WRITTEN TASK: Pick out every line in the listing below that contains the string "viewBox", and copy each one. Case counts.
--- Start of DATASET EXTRACT ---
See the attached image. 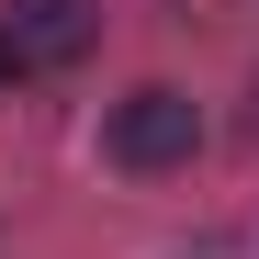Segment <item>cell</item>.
I'll list each match as a JSON object with an SVG mask.
<instances>
[{
    "instance_id": "obj_1",
    "label": "cell",
    "mask_w": 259,
    "mask_h": 259,
    "mask_svg": "<svg viewBox=\"0 0 259 259\" xmlns=\"http://www.w3.org/2000/svg\"><path fill=\"white\" fill-rule=\"evenodd\" d=\"M113 169H192V147H203V113H192V91H169V79H147V91H124L113 102Z\"/></svg>"
},
{
    "instance_id": "obj_2",
    "label": "cell",
    "mask_w": 259,
    "mask_h": 259,
    "mask_svg": "<svg viewBox=\"0 0 259 259\" xmlns=\"http://www.w3.org/2000/svg\"><path fill=\"white\" fill-rule=\"evenodd\" d=\"M91 34H102V0H12L0 12L12 68H68V57H91Z\"/></svg>"
}]
</instances>
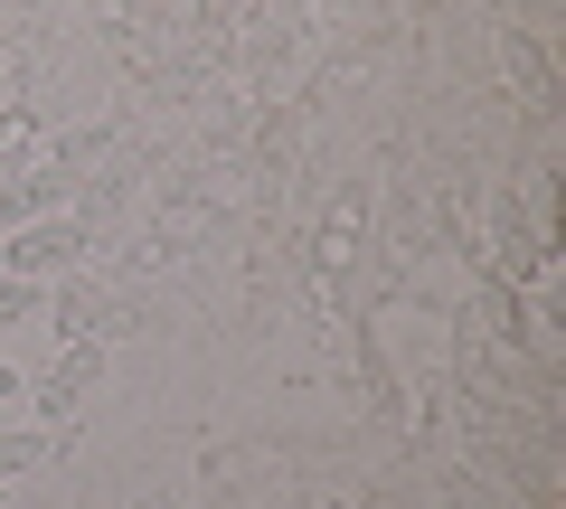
--- End of DATASET EXTRACT ---
CORRECT ANSWER:
    "mask_svg": "<svg viewBox=\"0 0 259 259\" xmlns=\"http://www.w3.org/2000/svg\"><path fill=\"white\" fill-rule=\"evenodd\" d=\"M113 169H192V147H203V113H192V91H169V79H147V91H124L113 102Z\"/></svg>"
    "mask_svg": "<svg viewBox=\"0 0 259 259\" xmlns=\"http://www.w3.org/2000/svg\"><path fill=\"white\" fill-rule=\"evenodd\" d=\"M91 34H102V0H12L0 12L12 68H68V57H91Z\"/></svg>"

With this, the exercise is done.